EXTRACT ▸
--------

Companies to conduct own checks on pollution
SOME OF Britain's worst polluters will monitor their own discharges into rivers as part of a shift in surveillance responsibility from the National Rivers Authority to Her Majesty's Inspectorate of Pollution, writes Steve Connor.
The Department of the Environment said the changes already applied to effluent discharges from combustion plants and will be extended over the next four years. Under the new scheme, firms will routinely monitor their own effluent for toxic chemicals.
The pollution inspectorate will carry out random spot checks to verify a company's samples.
The new measures are part of the Department of the Environment's policy of 'integrated pollution control', where many of the powers of the rivers authority to control and monitor water pollution are transferred to the inspectorate, which has a much smaller monitoring team.

--------

SOURCE INFORMATION ▸
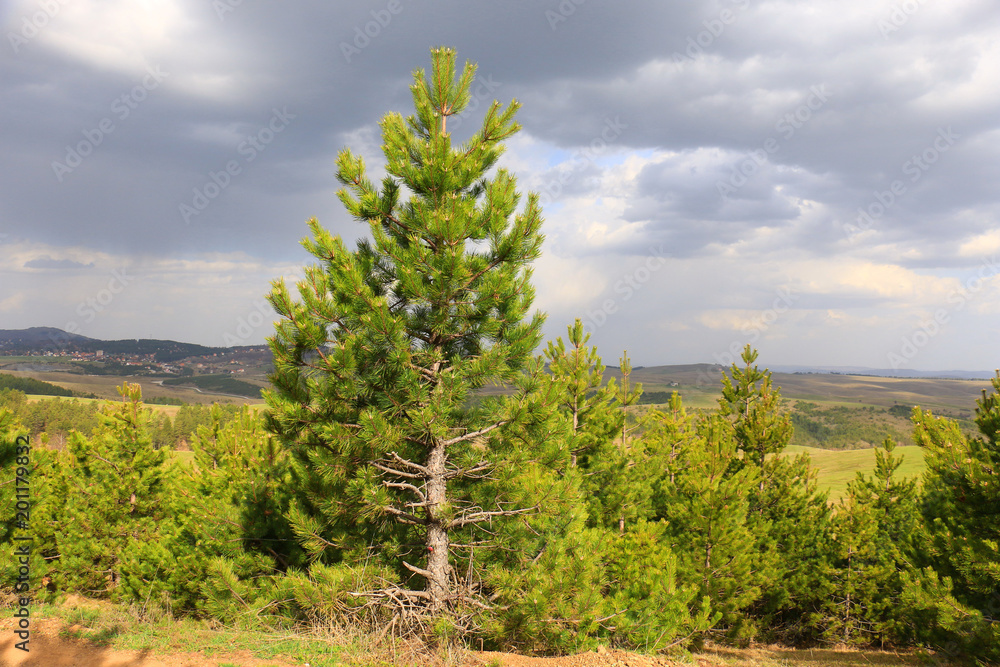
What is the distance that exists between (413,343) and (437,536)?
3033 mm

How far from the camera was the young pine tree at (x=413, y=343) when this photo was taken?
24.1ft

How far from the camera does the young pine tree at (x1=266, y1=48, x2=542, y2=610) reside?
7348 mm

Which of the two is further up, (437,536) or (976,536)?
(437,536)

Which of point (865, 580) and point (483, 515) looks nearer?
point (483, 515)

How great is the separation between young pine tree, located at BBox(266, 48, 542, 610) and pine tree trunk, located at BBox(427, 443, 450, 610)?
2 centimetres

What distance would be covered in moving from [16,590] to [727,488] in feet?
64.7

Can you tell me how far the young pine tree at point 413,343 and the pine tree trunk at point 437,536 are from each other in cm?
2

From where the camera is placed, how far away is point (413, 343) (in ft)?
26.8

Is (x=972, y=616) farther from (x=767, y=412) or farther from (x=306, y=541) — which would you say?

--------

EXERCISE INSTRUCTIONS ▸
A. In the article on pollution checks, who will do random spot checks on the samples companies take?
B. Using the article on pollution checks, explain why some of Britain's worst polluters will now monitor their own discharges into rivers.
C. Pick up the article on pollution checks after its last sentence and write what comes next.
The lines have nothing to do with the article on pollution checks.

SOLVED TASKS ▸
A. Her Majesty's Inspectorate of Pollution.

B. Responsibility for checking on pollution is moving from the National Rivers Authority to Her Majesty's Inspectorate of Pollution. This is part of the Department of the Environment's policy of "integrated pollution control," which hands many of the rivers authority's powers to the inspectorate.

C.
Environmental groups criticised the move because the rivers authority has earned itself a track record in pursuing polluters. It took 282 incidents to court in 1990 and secured convictions in 272 of them. This compares with just nine companies prosecuted by the pollution inspectorate between 1987 and 1991.
Tim Birch, water pollution campaigner at Greenpeace, said: 'The performance of the pollution inspectorate is nothing short of appalling. Asking polluters to police themselves is ridiculous . . . We are now back to a situation where industry is both poacher and gamekeeper.'
A spokeswoman for the Department of the Environment said that the pollution inspectorate would still be the overseeing body for monitoring water discharges.